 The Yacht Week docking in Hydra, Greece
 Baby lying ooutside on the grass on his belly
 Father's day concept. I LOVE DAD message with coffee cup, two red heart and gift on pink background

----------------

## WORK TO BE COMPLETED
Output the whole listing again, keeping every line identical.

## COMPLETED EXERCISE
 The Yacht Week docking in Hydra, Greece
 Baby lying ooutside on the grass on his belly
 Father's day concept. I LOVE DAD message with coffee cup, two red heart and gift on pink background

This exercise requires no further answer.